Через неделю или две по пути в Район Ли встретил ту же девочку на окраине поселка. На ней была уже местная одежда, и волосы ей заплели в маленькие косички. Узнал он ее по котенку, с которым она была неразлучна.

— Как тебя зовут? — спросил Ли по-тюркски.

— Наиля, — ответила она, — А по-русски — Нила. Я тебя помню: ты не нападал на нас, когда мы приехали.

— Откуда ты? — Я из Алупки. Знаешь, где это? — она говорила по-русски без акцента.

— Знаю, — ответил Ли и не соврал Название этого крымского поселка часто звучало в довоенных разговорах Исаны и Лео.

— Алупка красивая, на высоком берегу, над морем.

— Ты с кем здесь?

— С мамой и бабушкой. За нами должен приехать папа. Он был на фронте, а сейчас ранен и лежит в госпитале.

— За что же вас?..

— Откуда я знаю!

Наиля едва слышно, сдерживая слезы, рассказала Ли, как все происходило, как их выталкивали из дома прикладами доблестные «солдаты», никогда не видевшие фронта, как тут же растаскивали ценные вещи, вырывая их друг у друга, как набивали людьми теплушки в расчете, что часть стариков и старух умрет в дороге, как она защищала своего котенка и от своих, и от чужих...

Ли слушал молча, и ненависть к тем, кого он еще не знал, подымалась в нем горячей волной.

Еще через месяц он увидел, как Наиля, ее мать и бабушка и какой-то мужчина в военной форме, с орденами на груди грузили нехитрые пожитки ка арбу. Наиля показала на Ли мужчине, и они подошли к нему.

— Ты хороший мальчик, — сказал мужчина, положив ему руку на плечо. Но не все можно и нужно говорить вслух — и себе навредишь, и другим не поможешь. Храни тебя Бог, батыр, от всего дурного, а прежде всего, от той доли, что выпала нам.

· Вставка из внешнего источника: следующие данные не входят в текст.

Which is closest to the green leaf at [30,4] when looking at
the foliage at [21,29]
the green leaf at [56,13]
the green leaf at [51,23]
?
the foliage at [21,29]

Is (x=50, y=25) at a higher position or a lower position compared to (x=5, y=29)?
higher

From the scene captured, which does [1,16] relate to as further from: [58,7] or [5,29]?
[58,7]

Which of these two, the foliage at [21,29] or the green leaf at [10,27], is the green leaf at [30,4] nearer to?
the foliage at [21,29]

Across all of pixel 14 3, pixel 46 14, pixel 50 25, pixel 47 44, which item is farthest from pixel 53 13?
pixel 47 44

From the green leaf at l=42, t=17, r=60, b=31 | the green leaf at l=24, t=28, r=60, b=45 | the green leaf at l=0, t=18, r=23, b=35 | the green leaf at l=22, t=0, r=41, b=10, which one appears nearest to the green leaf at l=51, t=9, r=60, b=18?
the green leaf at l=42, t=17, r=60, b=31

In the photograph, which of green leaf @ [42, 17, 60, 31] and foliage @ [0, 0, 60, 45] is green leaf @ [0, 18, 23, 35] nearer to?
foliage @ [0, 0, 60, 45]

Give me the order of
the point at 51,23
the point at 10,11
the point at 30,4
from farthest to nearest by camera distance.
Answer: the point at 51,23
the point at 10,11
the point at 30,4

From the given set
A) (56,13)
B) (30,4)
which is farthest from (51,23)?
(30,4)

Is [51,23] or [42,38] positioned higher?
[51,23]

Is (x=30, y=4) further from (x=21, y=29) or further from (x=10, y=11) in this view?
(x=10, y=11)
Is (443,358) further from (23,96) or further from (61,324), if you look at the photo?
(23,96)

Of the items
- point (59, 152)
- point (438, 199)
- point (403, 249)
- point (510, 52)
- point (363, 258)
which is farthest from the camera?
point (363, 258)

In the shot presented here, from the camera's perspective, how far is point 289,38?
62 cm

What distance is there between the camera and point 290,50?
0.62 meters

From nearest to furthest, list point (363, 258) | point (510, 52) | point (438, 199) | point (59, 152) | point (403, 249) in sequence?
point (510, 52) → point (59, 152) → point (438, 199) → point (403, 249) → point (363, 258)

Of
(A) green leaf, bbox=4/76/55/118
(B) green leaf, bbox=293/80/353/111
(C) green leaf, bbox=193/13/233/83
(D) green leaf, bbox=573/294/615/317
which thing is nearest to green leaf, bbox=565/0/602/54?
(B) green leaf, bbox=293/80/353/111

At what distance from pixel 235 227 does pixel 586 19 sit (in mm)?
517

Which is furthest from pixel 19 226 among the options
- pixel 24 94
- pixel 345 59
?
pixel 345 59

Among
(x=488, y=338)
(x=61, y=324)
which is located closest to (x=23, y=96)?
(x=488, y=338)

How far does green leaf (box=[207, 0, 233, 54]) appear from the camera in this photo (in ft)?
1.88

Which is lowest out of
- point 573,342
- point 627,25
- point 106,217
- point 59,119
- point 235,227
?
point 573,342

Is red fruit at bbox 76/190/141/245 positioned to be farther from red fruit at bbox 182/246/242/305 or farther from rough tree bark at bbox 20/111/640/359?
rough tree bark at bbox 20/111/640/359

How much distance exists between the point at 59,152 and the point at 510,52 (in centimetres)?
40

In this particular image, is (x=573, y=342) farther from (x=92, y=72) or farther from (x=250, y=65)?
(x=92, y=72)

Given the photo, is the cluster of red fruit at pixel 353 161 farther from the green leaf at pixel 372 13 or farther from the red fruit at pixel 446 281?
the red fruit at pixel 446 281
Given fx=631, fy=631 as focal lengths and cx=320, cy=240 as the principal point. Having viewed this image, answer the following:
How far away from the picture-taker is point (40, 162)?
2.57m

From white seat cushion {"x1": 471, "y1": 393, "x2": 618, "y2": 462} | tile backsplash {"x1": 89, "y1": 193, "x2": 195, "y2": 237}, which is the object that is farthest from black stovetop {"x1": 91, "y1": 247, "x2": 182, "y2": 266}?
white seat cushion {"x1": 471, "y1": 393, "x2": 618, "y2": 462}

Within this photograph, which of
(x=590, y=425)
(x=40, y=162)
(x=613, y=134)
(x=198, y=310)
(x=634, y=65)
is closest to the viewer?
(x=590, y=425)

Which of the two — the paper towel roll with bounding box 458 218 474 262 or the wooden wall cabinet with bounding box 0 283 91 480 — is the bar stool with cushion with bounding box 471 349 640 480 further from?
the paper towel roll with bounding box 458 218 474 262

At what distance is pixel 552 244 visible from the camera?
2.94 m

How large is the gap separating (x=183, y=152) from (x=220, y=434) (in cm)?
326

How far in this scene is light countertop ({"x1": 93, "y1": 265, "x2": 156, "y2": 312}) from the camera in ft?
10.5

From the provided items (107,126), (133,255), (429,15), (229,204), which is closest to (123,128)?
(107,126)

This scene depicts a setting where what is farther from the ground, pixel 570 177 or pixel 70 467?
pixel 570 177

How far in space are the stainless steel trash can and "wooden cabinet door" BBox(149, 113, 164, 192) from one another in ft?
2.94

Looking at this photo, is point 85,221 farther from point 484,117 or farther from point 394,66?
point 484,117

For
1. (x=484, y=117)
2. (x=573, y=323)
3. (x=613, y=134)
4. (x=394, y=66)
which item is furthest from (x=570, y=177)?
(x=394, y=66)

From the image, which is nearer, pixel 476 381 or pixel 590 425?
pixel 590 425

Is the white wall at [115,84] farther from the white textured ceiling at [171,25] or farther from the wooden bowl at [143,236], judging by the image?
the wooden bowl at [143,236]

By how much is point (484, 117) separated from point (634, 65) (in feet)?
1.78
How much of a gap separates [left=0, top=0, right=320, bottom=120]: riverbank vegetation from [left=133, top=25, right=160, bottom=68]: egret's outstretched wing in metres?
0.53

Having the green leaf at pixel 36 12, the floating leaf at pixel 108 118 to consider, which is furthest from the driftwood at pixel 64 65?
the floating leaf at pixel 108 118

Ли тогда и подумать не мог, что менее, чем через десять лет эта гяжкая «доля» подойдет к нему так близко, что он будет ощущать на себе ее смертоносное дыхание. А пока Они, как сказала бы Рахма, показали ему, как все это выглядит в жизни.

 

VI

 

Вероятно, Хранители его Судьбы, которых Рахма называла «Они», посчитали полезным, чтобы Ли прошел еще одно испытание, и по И х воле оно, это испытание, поджидало его на Дороге. Как-то жаркой весной — последней своей весной на Востоке — Ли возвращался из Района, выкупив «партийный» паек. Были мертвые часы дня, и Дорога была пуста. Ли полубежал по обочине, стараясь не ступать ногой в белую пыль, разогревшуюся до ста градусов по Цельсию.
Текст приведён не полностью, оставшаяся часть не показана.